Ōe was born in Hata District, Tosa Domain, what is now Ōtsuki, Kōchi. He grew up in Nagasaki, but towards the end of the Bakumatsu period returned to his native Tosa to join the Rikuentai, a paramilitary group of Tosa samurai supporting the Sonnō jōi movement and dedicated to the overthrow of the Tokugawa shogunate. His fellow members included Sakamoto Ryōma, Nakaoka Shintarō and Mutsu Munemitsu. In 1868, he participated in an attack against the foreign consulates in Kobe.

After the Meiji Restoration, Ōe left Tosa for Tokyo in 1871 and joined the new Meiji government.
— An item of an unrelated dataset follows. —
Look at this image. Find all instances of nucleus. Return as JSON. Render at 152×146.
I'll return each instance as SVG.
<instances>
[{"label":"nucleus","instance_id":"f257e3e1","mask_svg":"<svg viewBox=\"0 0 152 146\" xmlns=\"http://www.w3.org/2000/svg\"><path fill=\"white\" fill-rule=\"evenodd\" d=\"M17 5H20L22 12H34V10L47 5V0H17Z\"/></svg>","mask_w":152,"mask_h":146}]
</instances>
Somewhat ironically for his xenophobic background, he was assigned as a judge to assist Mutsu Munemitsu (who had been appointed governor of Kanagawa Prefecture) in the management of foreign affairs at the port of Yokohama. Ōe played a central role in the María Luz Incident, in which the Japanese government took steps to rescue 232 Chinese indentured laborers from a Peruvian ship, over the vehement protests by the Western nations. The incident also led to legislation in 1872, emancipating burakumin outcasts, prostitutes and other forms of bonded labor in Japan.

In 1877, Ōe returned to Tosa, in an attempt to encourage his countrymen to rise up against the central government in support of the Satsuma Rebellion. After the failure of the rebellion, he was arrested for treason, and sentenced to twelve years in prison.

Ōe returned to Tokyo in 1890, having been elected a member of the lower house in the Diet of Japan in the 1890 General Election as one of the founding members of the Liberal Party. He spoke out strongly against increasing government corruption, and the ever increasing military expenditures. He left the government in 1892 to become President of the Tokyo Stock Exchange. In 1899, he became one of the founders of the Keifu Railway Company, which aimed at establishing a railway connecting the Korean capital of Seoul with the southern port city of Busan.

However, in 1914, Ōe retired from all business and political activities, took the tonsure and became a Buddhist priest of the Sōtō Zen sect, and traveled around the country. In his final years, he became an outspoken proponent of ending all discrimination with regards to the burakumin outcasts. He died of stomach cancer in 1921; his grave was at the Aoyama Cemetery in Tokyo.